Being a Spice guy, I wouldn't have thought you did much bread boarding.

If anyone knows a good source for those double sided perf boards (power
planes top/bottom and isolated holes, like Jim's pic, over the entire
board), anti up. Those seem to be hard to find at a good price. perfect
for wirewraping.

Here's the Vectors series, I think.
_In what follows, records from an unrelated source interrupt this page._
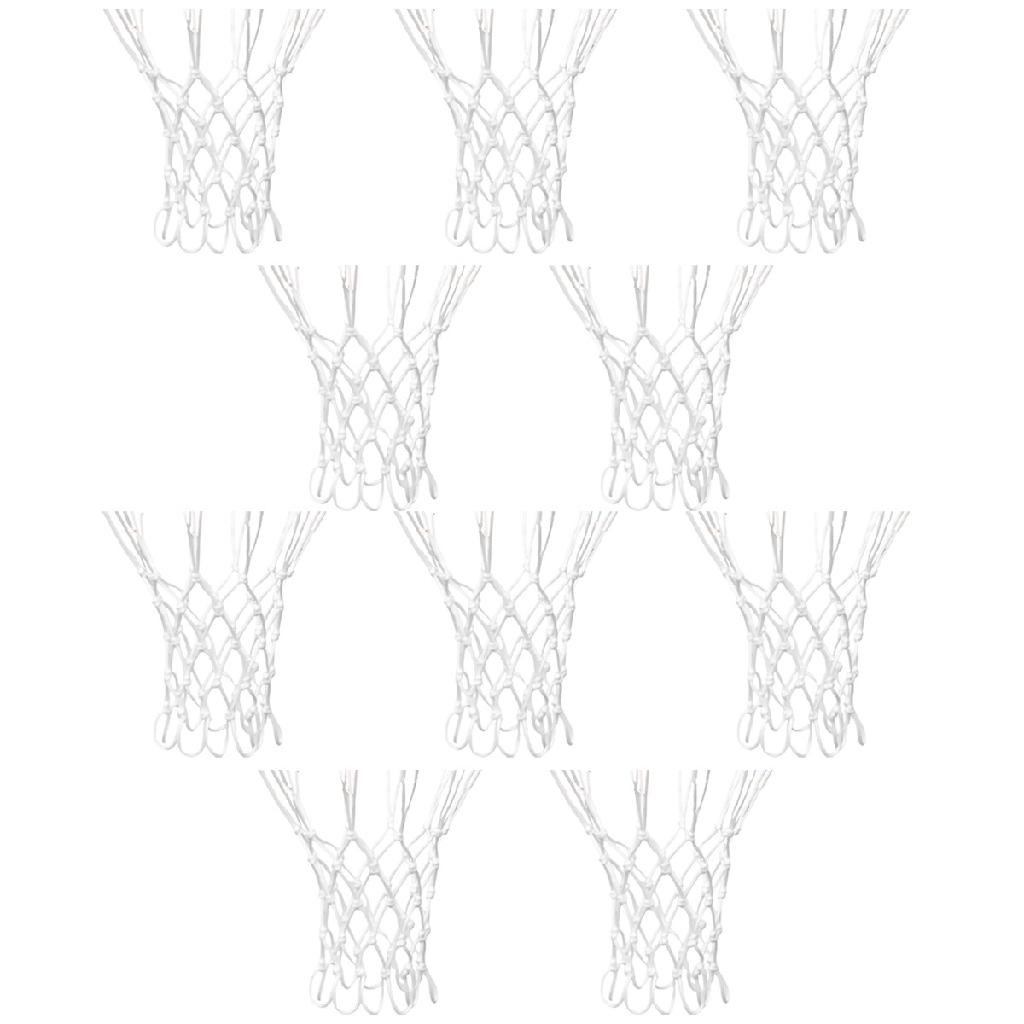 10 Redes para Cesta Basquete Tamanho Oficial 4mm Seda Chuá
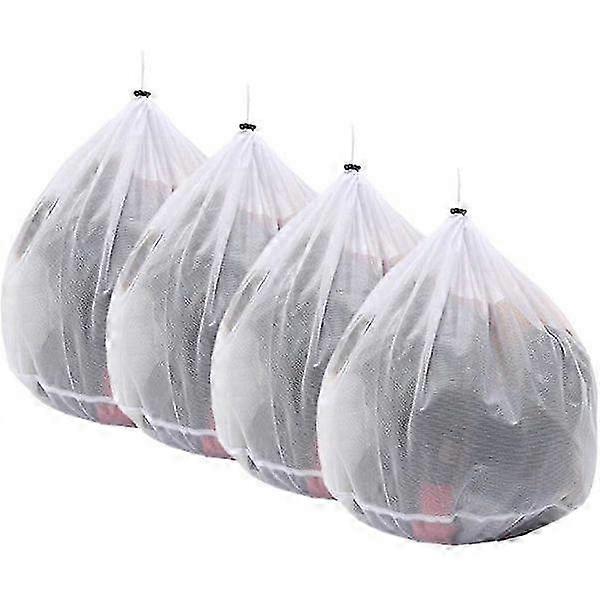 4 laundry net bags with drawstring, 40*50cm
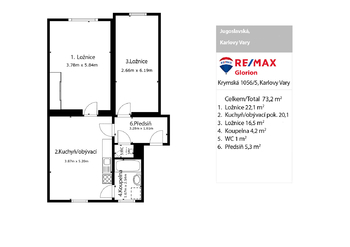 Prodej bytu 3+kk v osobním vlastnictví 82 m², Karlovy Vary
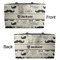 Hipster Cats & Mustache Tote w/Black Handles - Front & Back Views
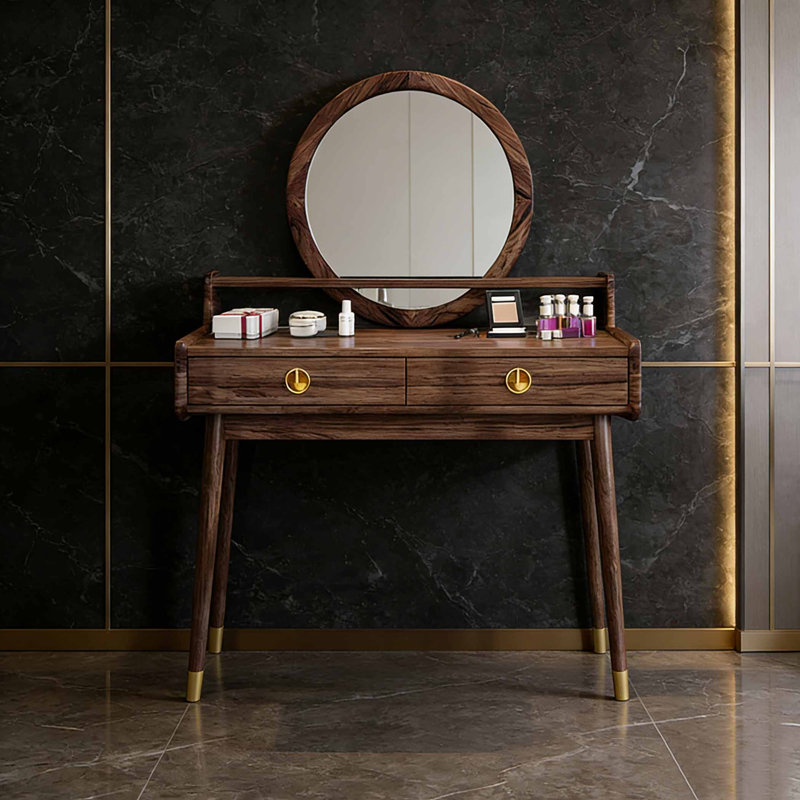 Chinese style minimalist makeup table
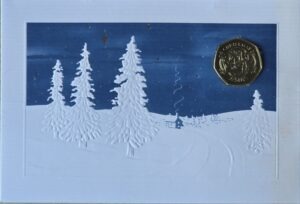 1993 Isle of Man Christmas 'Nativity Scene' 50p Proof 'BB' Coin Card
As usual, Digikey thinks they are
made of gold
http://media.digikey.com/pdf/Data%20Sheets/Vector%20PDFs/Eurocard%20Prototyping%20Boards.pdf


---
For fairly high-speed (~100MHz) prototypes which need double-sided
copper, I like to use Vector's 169P44C2 cut down as needed, their T44
terminals to carry parts on one side and wiring on the other, and a 1/8"
drill to _judiciously_ remove the copper from around the holes where the
terminals need to be pressed in and connect to neither the power nor the
ground plane.

I've used their pad-cutting tool and found it to be absolutely worthless
after a couple of cuts, so I now use a vanilla 1/8" drill bit, in a
drill press, with the depth of cut set to just barely remove a 1/8"
diameter disk of copper around the isolated hole.

I've got some photos, somewhere, which illustrate the concept and, if
you're interested, I'll go find them and post them.